IO drive SSDs have become increasingly popular as some of the fastest and most reliable storage devices available. Users whose enterprises need even better performance in a single PCIe slot will find the IO SSD very useful.
These drives can be employed as super-fast disks or extensions to basic DRAM memory. Their ability to connect directly to the system's PCIe enables increased data transfer throughput. Users can get data transfers of up to 6 gigabytes per second.
With IO solid-state drives, data transfer can occur via the fast Direct Memory Access (DMA). Latency is reduced, thanks to the omission of the ATA/SATA protocol stack. Another important advantage of IO SSD is that the memory is non-volatile. That is, data stored will remain on the drive even when power is turned off.
Consumers or business users do not have to rue the burden of translating 4K write speeds into everyday activities anymore. IO drive SSD comes with very high sequential speeds and performs great in the real-world with the ability to cope with some mixed random activities.
These drives can handle the rigors of intense workloads and high traffic. Passing them to and from different devices won't reduce their performance. Having proven effective in several consumer traces, including HTPC, gaming systems, and mail servers, they perform incredibly under several conditions.
IO drives offer higher Input-Output per second (IOps) and megabytes per second while delivering lower latency times. An incredible advantage of the IO drive SSD is that they can be stripped together for even better performance.
For example, the performance which users get with a single 160GBIO SSD ramps up when stripped together with the 640GB segment.

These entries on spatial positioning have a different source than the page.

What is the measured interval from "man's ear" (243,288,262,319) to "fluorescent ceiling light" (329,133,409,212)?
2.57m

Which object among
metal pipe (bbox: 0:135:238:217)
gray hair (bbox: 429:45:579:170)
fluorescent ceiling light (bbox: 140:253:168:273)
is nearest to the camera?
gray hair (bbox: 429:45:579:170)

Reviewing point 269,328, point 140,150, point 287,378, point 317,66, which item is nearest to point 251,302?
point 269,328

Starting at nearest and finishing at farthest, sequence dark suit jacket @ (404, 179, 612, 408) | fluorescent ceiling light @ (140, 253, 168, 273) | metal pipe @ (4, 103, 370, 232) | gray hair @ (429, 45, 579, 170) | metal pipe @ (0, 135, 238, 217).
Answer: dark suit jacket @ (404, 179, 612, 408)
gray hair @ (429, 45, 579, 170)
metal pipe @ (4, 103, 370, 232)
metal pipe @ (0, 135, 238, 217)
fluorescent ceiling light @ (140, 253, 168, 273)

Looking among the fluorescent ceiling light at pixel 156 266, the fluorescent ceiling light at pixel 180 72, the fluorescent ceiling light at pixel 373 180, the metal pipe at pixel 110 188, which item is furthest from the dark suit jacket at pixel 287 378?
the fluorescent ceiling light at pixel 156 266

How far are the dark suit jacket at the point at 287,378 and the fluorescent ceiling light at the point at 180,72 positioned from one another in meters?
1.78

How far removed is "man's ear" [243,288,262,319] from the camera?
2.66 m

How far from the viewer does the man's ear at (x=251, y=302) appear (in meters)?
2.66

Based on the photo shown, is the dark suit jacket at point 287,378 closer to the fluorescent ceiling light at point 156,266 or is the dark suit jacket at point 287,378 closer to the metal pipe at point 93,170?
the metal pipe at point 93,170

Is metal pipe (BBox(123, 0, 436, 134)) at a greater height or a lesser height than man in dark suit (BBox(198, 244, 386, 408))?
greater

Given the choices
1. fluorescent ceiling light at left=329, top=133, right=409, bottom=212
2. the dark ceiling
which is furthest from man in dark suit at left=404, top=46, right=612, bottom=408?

Most times, having an IO drive duo can offer more than a 50% increase in performance.
The IO drive often comes stacked on a PCIe card with two or more layers on top of each other. For example, each layer of the 640GB drive comes as a unique 320GB IO SSD. Some drives come with even higher storage capacities, such as 2.4TB, 1.28TB, and more! The drives' design is clean and compact, with a well-designed support bracket on the back area of the drive card.
The support bracket is important to keep the drive composed in certain mounting conditions. It also gives it an attractive finished structure to improve its performance. The IO drive card comes with about three heat sinks, which are black-finned. The heat sinks are set up in the server environment where air pulls through the chassis, and they cool the drive passively.
The setup is straightforward, with the card size dictated partially by the drive's total capacity. Users don't require much disassembly to figure out the inner workings of the IO drives. The components are in full view, and there will be no need to dismantle them.